Albergaria’s work has grown through a research based on the ideas of Nature – above all, following the concept of Nature that has been held since the end of the 18th century in the Western world. It may have been here that the gesture of pushing the limits of language, of idioms, of taxonomy in relation to objects came into being. The aim is to adjust the varied philosophical approaches of language to the artistic expression: in a polyptych like Trianon(2010-2020), each of the five elements is composed of a diptych; in turn, each of the two diptych components has six Pau-Marfim wooden plaques, with “inkjet prints on woollen paper”. The six plaques on the diptych’s left side comprise a tree image (in context, i.e., with evidence of a group of trees); those on the right side, which on the left margin accommodate the images’ continuation – transposing the boundary imposed by the plaque’s size and shape – include the common name and the Latin name in Lineu’s taxonomy (both on the main plaque), as well as a brief text (on the upper plaque) on the characteristics and human use of the wood extracted from each tree.

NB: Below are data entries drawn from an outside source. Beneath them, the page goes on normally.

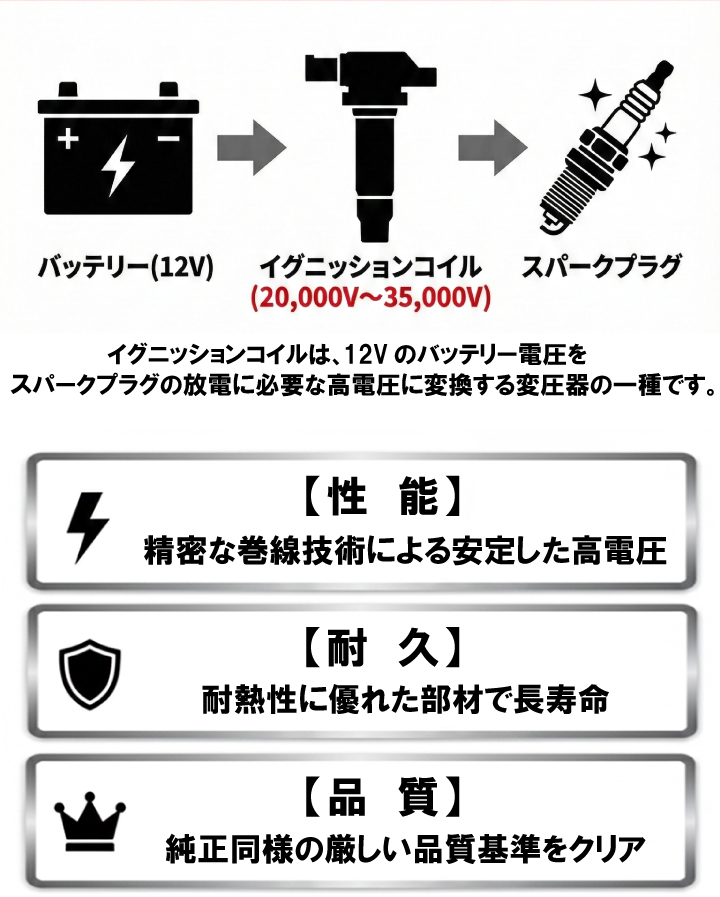 バッテリー(12V)

イグニッションコイル
(20,000V～35,000V)

スパークプラグ

イグニッションコイルは、12V のバッテリー電圧を
スパークプラグの放電に必要な高電圧に変換する変圧器の一種です。

【性　能】
精密な巻線技術による安定した高電圧

【耐　久】
耐熱性に優れた部材で長寿命

【品　質】
純正同様の厳しい品質基準をクリア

But linguistic boundaries are combined here: for each of these trees, the text is written in a language (Pau Ferro – Portuguese; Araribá – Spanish; Pau Brasil – English; Jatobá – French; and Jequitibá – Portuguese). It is Portuguese (the Portuguese language) that sets taxonomic boundaries, positioned at the ends of the common composition and designation. But its core encompasses differences, cultures, and historical references that dilute identities first established by language.
This is one of the pieces where the clashes of Gabriela Albergaria’s work are most visible: natural elements versus those of a civilising nature. Those who show this conflict most crudely and immediately are the ones who, instead of implying Nature’s representation (as in the panels I mentioned above, or in sections of the Landscape in Repairseries, where watercolour or photography show in this exhibition a vision of the artist of Nature beyond) display elements of that Nature, always modified in their nature: be it an acacia fragmented and reassembled with screws and other metal objects, small vine trunks with prominent tops; the acrylic paint that points to small matchsticks about to be immolated (Onze Enxertos para Castas Alentejanas); or the trunk of an old eucalyptus, torn in two sections between which a “cedar beam” is wedged – there are intervals between the beam and each of the half-trunks, a transparent gap where the visitor’s gaze is invited to pass through and perceive the tree’s death and grandeur, emptiness and presence, finitude and infinity.
Nature abhors straight lines (an expression that Albergaria borrows from the 18th century English landscape architect William Kent) not only because its existence is based on the chaos of curves, edges, the intersection between matter, absence, language and interrogation, but because the straightness of lines (the lines) symbolises the border, the limit, the insurmountable: the unnatural.
Gabriela Albergaria’s exhibition Nature Abhors a Straight Line / A Natureza Detesta Linhas Retas, curated by Delfim Sardo, is open to the public at Palácio da Galeria in Tavira until October 8, 2022.